Problem to solve:
Retype the rows below exactly, starting at the first row and ending at the line that contains "6.14 metres". Include both the first row and that line.

-- BEGIN --

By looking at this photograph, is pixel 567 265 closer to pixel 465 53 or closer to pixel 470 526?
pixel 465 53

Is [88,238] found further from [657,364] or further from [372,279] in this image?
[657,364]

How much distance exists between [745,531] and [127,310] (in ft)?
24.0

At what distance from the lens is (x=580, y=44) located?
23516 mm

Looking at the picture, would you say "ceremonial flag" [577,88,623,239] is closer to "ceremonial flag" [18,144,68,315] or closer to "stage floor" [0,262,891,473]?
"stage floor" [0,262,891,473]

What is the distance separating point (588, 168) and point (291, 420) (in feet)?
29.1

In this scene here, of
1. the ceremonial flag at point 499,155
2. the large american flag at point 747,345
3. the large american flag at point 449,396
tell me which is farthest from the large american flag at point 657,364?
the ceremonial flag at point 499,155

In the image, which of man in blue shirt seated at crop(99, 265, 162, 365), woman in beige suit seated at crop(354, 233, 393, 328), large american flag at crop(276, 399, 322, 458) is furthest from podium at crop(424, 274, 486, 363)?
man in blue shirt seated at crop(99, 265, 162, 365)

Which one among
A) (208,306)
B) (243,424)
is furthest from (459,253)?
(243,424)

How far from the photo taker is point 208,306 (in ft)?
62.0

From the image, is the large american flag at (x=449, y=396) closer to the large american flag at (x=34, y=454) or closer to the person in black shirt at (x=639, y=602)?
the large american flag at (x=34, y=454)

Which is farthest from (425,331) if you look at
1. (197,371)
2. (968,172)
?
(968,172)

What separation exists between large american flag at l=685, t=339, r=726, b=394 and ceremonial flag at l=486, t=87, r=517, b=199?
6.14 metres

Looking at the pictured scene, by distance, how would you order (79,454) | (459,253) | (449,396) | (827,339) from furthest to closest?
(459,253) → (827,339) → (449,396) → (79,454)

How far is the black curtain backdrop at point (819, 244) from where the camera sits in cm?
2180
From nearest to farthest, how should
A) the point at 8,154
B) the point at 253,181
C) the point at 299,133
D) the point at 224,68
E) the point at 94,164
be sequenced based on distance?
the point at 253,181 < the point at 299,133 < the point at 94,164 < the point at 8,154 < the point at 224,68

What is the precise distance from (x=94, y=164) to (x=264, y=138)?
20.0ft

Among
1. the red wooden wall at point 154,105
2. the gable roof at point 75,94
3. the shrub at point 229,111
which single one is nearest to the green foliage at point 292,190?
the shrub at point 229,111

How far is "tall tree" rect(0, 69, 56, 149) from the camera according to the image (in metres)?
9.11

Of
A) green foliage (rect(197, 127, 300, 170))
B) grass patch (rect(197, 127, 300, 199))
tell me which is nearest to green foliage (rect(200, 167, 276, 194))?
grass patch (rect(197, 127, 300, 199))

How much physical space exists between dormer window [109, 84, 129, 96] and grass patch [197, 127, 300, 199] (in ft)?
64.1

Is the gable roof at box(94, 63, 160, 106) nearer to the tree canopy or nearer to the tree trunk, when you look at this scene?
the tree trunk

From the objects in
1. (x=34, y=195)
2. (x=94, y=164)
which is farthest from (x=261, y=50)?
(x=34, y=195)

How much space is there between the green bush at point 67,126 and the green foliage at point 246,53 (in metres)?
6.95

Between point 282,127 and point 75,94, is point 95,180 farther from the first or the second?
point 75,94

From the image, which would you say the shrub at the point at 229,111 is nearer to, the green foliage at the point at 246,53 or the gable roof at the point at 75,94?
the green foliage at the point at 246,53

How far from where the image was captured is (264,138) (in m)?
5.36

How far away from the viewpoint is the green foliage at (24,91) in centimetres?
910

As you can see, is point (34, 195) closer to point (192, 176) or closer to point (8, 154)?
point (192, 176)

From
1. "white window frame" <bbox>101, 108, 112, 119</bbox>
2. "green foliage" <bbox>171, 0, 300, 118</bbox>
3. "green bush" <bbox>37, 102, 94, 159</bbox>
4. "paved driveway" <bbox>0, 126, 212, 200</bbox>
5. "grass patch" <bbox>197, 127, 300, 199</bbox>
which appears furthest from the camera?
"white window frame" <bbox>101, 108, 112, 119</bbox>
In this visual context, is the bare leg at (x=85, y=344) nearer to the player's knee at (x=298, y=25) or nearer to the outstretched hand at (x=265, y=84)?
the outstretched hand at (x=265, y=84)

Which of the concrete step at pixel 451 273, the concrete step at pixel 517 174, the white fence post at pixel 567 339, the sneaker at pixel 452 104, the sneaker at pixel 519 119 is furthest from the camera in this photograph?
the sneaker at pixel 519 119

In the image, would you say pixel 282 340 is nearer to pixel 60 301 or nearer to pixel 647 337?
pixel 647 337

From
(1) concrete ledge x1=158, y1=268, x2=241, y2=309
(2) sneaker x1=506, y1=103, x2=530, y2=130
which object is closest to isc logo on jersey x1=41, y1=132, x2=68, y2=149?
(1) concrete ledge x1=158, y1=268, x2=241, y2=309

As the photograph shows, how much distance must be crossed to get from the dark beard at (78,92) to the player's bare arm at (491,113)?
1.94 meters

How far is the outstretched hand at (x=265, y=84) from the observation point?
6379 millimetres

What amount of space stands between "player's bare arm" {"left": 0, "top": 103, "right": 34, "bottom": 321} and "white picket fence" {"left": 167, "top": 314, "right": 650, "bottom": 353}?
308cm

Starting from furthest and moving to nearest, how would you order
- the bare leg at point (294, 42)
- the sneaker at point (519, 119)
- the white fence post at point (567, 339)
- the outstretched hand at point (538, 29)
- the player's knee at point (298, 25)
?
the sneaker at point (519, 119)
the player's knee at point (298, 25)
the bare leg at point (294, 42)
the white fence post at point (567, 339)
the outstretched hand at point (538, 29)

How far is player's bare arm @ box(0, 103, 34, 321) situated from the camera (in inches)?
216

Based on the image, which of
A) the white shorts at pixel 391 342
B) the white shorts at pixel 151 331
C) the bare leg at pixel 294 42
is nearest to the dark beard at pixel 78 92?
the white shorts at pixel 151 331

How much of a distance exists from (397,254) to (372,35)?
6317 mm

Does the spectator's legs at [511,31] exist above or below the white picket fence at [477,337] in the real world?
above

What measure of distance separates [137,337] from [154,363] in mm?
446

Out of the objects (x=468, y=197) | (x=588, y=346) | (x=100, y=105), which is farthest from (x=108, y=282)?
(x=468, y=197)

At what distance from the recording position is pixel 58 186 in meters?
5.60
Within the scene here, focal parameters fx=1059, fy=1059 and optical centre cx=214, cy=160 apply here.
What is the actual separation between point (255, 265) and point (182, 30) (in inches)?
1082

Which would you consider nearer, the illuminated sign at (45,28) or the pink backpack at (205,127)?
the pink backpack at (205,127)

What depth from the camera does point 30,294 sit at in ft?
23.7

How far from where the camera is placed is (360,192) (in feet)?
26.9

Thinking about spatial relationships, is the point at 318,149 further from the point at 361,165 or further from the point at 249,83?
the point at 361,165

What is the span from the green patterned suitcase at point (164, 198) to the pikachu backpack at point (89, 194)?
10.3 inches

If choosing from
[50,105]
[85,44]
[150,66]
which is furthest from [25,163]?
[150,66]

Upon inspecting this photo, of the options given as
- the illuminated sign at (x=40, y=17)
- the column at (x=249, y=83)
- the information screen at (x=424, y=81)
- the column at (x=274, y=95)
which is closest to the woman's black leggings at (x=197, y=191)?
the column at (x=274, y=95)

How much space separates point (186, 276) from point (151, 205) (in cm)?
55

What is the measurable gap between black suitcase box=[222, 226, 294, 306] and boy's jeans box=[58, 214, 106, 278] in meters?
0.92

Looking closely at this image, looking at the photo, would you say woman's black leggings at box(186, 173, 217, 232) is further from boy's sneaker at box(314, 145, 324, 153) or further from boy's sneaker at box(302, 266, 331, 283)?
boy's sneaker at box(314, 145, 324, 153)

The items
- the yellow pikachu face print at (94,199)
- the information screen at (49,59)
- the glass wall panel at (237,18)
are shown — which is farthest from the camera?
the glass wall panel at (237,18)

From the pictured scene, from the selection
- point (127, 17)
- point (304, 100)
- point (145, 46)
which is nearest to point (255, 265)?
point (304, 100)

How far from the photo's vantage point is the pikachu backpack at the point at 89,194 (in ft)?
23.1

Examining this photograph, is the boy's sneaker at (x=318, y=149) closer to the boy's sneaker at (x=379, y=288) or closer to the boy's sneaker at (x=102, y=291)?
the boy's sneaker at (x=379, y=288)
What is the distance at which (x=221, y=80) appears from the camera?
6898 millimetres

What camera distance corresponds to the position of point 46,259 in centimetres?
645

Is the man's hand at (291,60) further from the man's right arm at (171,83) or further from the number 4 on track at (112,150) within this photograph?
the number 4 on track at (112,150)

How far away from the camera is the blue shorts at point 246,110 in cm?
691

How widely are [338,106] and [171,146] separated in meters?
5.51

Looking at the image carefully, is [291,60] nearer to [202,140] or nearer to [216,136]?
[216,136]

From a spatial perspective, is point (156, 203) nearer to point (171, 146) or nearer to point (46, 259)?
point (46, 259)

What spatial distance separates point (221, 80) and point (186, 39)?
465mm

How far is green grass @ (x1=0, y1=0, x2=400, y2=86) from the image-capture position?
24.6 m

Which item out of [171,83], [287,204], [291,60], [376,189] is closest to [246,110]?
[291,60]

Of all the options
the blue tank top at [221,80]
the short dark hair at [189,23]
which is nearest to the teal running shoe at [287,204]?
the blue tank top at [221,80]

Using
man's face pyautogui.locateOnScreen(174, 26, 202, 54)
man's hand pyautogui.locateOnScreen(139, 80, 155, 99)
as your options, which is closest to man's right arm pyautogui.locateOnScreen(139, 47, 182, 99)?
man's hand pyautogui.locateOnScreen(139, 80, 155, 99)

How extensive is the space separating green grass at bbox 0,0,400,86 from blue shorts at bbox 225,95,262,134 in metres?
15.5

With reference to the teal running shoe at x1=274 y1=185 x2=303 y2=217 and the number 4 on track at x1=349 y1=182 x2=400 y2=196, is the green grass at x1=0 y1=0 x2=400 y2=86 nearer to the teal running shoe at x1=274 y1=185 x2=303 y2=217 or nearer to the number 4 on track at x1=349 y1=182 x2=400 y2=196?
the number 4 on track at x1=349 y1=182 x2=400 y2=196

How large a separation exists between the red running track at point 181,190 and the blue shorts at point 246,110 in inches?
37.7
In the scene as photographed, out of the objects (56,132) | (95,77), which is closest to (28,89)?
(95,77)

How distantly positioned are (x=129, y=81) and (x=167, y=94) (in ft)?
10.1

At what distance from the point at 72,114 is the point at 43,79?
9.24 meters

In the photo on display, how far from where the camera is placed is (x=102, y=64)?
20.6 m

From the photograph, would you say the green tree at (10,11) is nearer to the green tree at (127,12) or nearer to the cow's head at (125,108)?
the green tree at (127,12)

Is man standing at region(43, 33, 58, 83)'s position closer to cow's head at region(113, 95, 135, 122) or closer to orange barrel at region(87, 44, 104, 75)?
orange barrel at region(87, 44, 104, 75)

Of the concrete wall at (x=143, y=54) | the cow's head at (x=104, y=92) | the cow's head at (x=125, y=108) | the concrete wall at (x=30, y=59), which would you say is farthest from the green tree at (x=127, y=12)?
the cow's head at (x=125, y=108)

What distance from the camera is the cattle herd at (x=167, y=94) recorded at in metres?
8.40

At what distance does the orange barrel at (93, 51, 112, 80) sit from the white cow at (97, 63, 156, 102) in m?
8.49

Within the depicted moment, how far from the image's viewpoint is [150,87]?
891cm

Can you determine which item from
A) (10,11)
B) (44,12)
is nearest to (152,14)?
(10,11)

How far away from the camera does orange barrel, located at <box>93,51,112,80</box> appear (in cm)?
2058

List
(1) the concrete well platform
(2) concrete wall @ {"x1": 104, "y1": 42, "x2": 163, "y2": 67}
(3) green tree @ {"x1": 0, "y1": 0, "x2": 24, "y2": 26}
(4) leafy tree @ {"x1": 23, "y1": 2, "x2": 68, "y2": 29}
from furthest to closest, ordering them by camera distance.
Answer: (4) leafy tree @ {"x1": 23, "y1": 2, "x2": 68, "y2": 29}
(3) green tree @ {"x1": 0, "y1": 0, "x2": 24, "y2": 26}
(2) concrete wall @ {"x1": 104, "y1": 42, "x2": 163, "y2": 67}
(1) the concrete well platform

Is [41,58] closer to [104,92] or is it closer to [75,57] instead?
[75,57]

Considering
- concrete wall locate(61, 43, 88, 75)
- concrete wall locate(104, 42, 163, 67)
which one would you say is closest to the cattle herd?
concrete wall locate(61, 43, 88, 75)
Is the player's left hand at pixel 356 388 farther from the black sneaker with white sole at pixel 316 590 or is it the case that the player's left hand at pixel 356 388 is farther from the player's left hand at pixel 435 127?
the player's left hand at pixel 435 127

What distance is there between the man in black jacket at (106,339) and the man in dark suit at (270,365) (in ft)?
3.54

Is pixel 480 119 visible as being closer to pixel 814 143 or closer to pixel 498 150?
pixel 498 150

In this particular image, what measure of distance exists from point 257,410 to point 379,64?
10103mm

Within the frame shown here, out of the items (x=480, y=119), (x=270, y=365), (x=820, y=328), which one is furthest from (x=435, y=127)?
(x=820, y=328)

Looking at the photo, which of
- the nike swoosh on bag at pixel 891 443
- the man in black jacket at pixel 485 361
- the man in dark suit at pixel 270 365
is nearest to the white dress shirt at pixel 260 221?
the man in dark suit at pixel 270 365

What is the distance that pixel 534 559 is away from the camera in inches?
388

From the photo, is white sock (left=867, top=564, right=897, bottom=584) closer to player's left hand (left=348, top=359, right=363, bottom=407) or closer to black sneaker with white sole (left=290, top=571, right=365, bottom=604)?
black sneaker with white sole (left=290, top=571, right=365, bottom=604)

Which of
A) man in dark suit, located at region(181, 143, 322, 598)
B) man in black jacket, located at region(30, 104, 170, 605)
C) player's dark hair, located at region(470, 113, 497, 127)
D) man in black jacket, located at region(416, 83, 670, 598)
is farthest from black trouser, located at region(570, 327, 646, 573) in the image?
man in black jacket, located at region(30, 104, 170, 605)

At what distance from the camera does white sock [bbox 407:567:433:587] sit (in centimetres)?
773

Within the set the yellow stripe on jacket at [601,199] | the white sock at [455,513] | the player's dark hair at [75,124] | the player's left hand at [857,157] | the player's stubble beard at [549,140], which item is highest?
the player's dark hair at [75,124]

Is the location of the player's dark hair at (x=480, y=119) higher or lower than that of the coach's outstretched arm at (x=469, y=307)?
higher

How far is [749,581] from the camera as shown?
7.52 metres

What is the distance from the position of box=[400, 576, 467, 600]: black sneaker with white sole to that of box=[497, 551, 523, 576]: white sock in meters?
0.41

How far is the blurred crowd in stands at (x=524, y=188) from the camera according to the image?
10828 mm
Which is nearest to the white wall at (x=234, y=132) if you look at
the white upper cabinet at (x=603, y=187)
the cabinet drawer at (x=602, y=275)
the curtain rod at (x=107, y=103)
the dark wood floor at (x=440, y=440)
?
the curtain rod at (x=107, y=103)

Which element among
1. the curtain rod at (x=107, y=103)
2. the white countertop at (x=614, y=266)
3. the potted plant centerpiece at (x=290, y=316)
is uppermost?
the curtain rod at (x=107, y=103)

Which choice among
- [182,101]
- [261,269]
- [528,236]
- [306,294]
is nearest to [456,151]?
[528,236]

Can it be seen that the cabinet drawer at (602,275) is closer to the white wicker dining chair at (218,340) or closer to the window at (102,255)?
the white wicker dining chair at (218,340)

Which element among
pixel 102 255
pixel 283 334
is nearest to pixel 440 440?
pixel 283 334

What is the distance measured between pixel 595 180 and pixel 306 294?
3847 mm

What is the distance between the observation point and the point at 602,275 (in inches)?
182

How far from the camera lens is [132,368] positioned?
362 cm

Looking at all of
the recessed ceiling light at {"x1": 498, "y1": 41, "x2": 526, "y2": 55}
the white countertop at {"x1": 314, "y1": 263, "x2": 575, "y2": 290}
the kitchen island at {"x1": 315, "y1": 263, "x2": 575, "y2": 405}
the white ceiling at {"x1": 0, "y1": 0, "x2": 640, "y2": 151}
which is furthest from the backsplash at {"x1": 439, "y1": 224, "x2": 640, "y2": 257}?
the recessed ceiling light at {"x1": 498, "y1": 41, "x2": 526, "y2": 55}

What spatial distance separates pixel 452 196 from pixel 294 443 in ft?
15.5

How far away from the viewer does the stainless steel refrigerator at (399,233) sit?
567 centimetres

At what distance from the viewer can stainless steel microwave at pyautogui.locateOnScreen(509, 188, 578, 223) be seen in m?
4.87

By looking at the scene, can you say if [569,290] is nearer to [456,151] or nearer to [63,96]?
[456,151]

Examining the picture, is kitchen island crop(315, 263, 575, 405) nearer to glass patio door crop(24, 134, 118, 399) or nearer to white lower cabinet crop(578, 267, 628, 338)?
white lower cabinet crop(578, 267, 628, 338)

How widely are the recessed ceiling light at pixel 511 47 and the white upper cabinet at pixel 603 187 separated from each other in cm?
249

-- END --

Result below:
By looking at this photograph, is pixel 567 265 closer to pixel 465 53 or closer to pixel 470 526?
pixel 465 53

Is [88,238] found further from [657,364] or further from [372,279] in this image?
[657,364]

How much distance exists between [745,531] and [127,310] (in ft)?
24.0

At what distance from the lens is (x=580, y=44) located?
23516 mm

Looking at the picture, would you say "ceremonial flag" [577,88,623,239] is closer to "ceremonial flag" [18,144,68,315] or closer to "stage floor" [0,262,891,473]?
"stage floor" [0,262,891,473]

What is the distance separating point (588, 168) and point (291, 420) (in feet)?
29.1

In this scene here, of
1. the ceremonial flag at point 499,155
2. the large american flag at point 747,345
3. the large american flag at point 449,396
tell me which is farthest from the large american flag at point 657,364?
the ceremonial flag at point 499,155

In the image, which of man in blue shirt seated at crop(99, 265, 162, 365), woman in beige suit seated at crop(354, 233, 393, 328), large american flag at crop(276, 399, 322, 458) is furthest from podium at crop(424, 274, 486, 363)?
man in blue shirt seated at crop(99, 265, 162, 365)

Which one among
A) (208,306)
B) (243,424)
is furthest from (459,253)?
(243,424)

How far from the photo taker is point 208,306 (in ft)?
62.0

From the image, is the large american flag at (x=449, y=396) closer to the large american flag at (x=34, y=454) or closer to the person in black shirt at (x=639, y=602)?
the large american flag at (x=34, y=454)

Which is farthest from (425,331) if you look at
1. (197,371)
2. (968,172)
?
(968,172)

What separation exists between large american flag at l=685, t=339, r=726, b=394 and ceremonial flag at l=486, t=87, r=517, b=199?
6.14 metres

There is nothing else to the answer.